Orlando PD trains for active shooter scenarios
By Christine Show
ORLANDO — Inside a dusty, abandoned building near Orlando International Airport, someone posing as a dangerous criminal hid behind a makeshift wall.
An officer dressed in black police gear walked in to make his move.
"Drop your gun! Drop your gun!" the officer shouted.
When the bad guy didn't listen, the officer pointed his handgun and fired paint-ball pellets.
The training exercise involved no actual criminals. Orlando officers played the parts of both law enforcer and law breaker. It was one of several scenarios the Orlando Police Department's OIA unit used Monday night to prepare for an array of possible crime scenes at the busy transportation hub.
After recent shootings at an Omaha, Neb., mall and at Colorado churches, OPD officers are not taking any chances.
"The whole purpose of this is to alleviate citizens of Orlando," training officer George Montgomery said. "There can't be a 100 percent guarantee of safety, but we're doing everything we can to make it safe."

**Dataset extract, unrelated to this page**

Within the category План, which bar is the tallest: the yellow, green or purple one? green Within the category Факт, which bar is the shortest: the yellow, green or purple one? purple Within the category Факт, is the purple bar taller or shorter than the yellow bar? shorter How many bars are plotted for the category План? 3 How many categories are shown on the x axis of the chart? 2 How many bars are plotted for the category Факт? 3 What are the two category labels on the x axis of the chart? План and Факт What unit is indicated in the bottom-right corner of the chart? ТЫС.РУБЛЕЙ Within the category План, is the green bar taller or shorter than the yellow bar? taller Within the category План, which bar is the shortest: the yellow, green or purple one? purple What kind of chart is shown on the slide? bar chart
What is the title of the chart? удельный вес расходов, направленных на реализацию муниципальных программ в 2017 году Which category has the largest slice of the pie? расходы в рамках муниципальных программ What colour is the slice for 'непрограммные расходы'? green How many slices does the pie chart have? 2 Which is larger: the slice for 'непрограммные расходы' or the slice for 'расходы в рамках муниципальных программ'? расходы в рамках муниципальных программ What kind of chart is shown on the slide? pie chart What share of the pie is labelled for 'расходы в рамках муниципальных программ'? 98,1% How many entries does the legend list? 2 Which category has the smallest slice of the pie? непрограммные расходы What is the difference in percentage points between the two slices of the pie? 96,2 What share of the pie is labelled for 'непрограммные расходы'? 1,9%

The police unit trained eight of its 64 officers stationed at OIA on how to react in unconventional crime scenes. Officers trained to think — and move — fast.
All officers citywide are expected to participate in the active-shooter training within the next four to five months.

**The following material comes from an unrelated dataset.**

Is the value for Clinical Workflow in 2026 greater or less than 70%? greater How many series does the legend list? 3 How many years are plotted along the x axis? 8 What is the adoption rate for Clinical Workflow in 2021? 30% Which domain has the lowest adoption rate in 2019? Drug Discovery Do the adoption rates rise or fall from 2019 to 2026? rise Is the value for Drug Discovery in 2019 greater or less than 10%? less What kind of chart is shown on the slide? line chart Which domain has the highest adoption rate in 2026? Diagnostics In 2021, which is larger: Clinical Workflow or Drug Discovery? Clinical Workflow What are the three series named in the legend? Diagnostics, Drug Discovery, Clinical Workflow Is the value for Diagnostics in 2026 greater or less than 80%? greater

The officers learn how to handle varied situations. That includes understanding when it is appropriate to shoot a firearm and when to use chemical agents and Tasers as part of their response to dangerous crime, said lead training officer David Haddock.

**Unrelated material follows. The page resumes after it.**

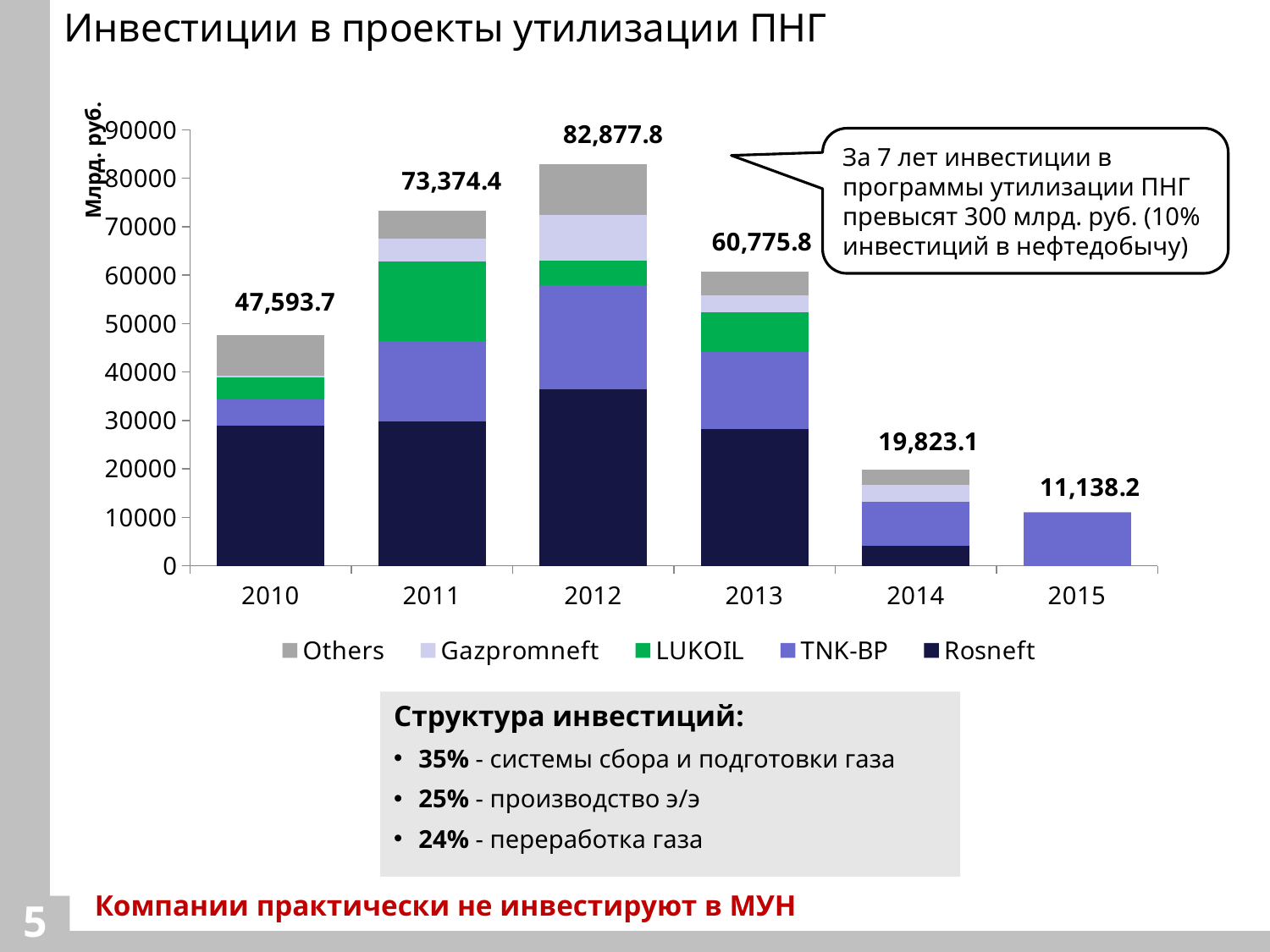
What is the total investment value shown for 2010? 47,593.7 What is the total investment value shown for 2012? 82,877.8 What is the difference between the total for 2014 and the total for 2015? 8,684.9 What is the difference between the total for 2012 and the total for 2011? 9,503.4 How many years are shown on the x axis? 6 Which year has the lowest total investment? 2015 What is the total investment value shown for 2015? 11,138.2 Is the Rosneft segment for 2012 greater or less than 30000? greater Which year has a larger total investment, 2011 or 2013? 2011 How many series does the legend list? 5 What kind of chart is shown on the slide? Stacked bar chart Which year has the highest total investment? 2012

"It's about stopping that threat," he said. "We're just trying to get officers a scenario-based training."
OPD began the scenario training in 2002 several years after a deadly shooting at Colorado's Columbine High School prompted police throughout the country to change their tactics, Montgomery said.
With criminals using new ways to commit crimes, officers know they have to learn how to respond properly, he said.
"Changes are being made by the bad guys," Montgomery said. "We're no longer going to stand by and wait."